I was watching an interview recently with Andrew Rea (the creator of Binging with Babish), and he made a comparison that stopped me in my tracks. He compared the fact that our internal monologue - that constant voice narrating our lives - is similar to a Large Language Model (LLM), just like the AI we use today.
He said: "It's the sum total of your experiences and your projections of the future... and it works about as well as an AI language model does, which is not quite well enough."
As a guy who has spent a lifetime in technology, this clicked. We tend to believe that the voice in our head is "The Truth." But if we look at it through the lens of computer engineering, we realize it isn't truth. It’s just predictive text.

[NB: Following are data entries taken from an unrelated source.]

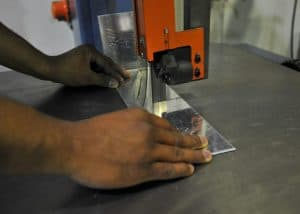 man uses a bandsaw to fabricate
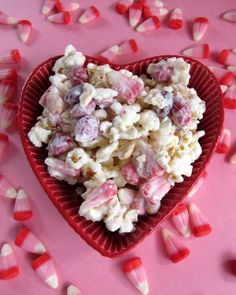 Cupid Crunch  (Printable Recipe)  Add this recipe to ZipList!  1 (24 oz) package vanilla Almond Bark   2 bags of lightly salted microwave popcorn, popped (approximately 16-20 cups popped popcorn)  1 1/2 cups Valentine candy corn  1 cup dry roasted, salted peanuts  1 1/2 cups M&Ms; (Valentine colors)    Pop popcorn and place in a large bowl. The largest you have.  Pour peanuts, candy corn, and M&Ms; on top.    Break up almond bark. Melt according to package directions. Pour over popcorn mixture. Stir until everything is well coated and then spread out onto waxed paper, parchment, or foil. Let sit until completely dry and then break up into clumps.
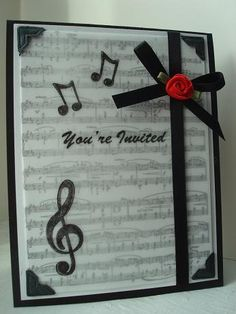 This is the outside of my daughter's recital invitations.  The sentiment is computer generated.  The music score in the background is a stamp.  I covered it with vellum, and stamped more music notes.  The photo corners hold the vellum in place. _________________________________________ For more creative inspiration, visit my [url=http://amyscreativepursuits.blogspot.com/] BLOG [/url]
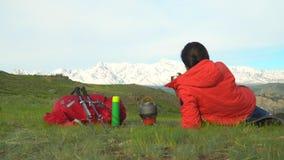 Η γυναίκα ο ταξιδιώτης με ένα κόκκινο σακίδιο πλάτης αυξάνεται από το βουνό Η γυναίκα κάθεται, εξετάζει τα βουνά χιονιού, στο αέρ απόθεμα βίντεο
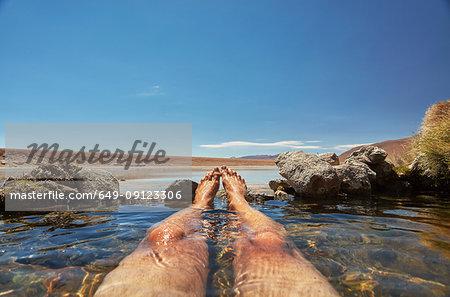 Man relaxing in water pool, low section, Salar de Chiguana, Chiguana, Potosi, Bolivia, South America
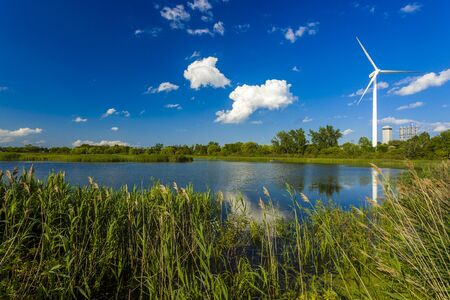 Wind power generating stations in the park Stock Photo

1. The Training Data (Your Past)
An AI like Gemini or ChatGPT is trained on a massive dataset of text. It doesn't "know" anything; it just recognizes patterns in the data it was fed. Your inner voice works the same way. Its "training data" is your childhood, your experiences, your traumas, your relationships, and your career.
If your training data contains a lot of criticism, your inner voice will predict self-doubt.
If your training data involves being a "Fixer" (like mine did), your inner voice will predict that you must solve everyone else's problems to be worthy.
The AI isn't trying to be mean. It is just completing the sentence based on the data it has.
2. The Hallucinations (Anxiety)
We know that AI sometimes "hallucinates" - it confidently states facts that are completely wrong. The human brain does this, too. We call it Anxiety. When you worry about a future event that hasn't happened yet, your brain is running a simulation. It is taking a prompt ("What if I fail?") and generating a fictional story based on fear patterns. Just because the voice in your head says a catastrophe is coming doesn't mean it’s true. It’s just a hallucination generated by a stressed-out algorithm.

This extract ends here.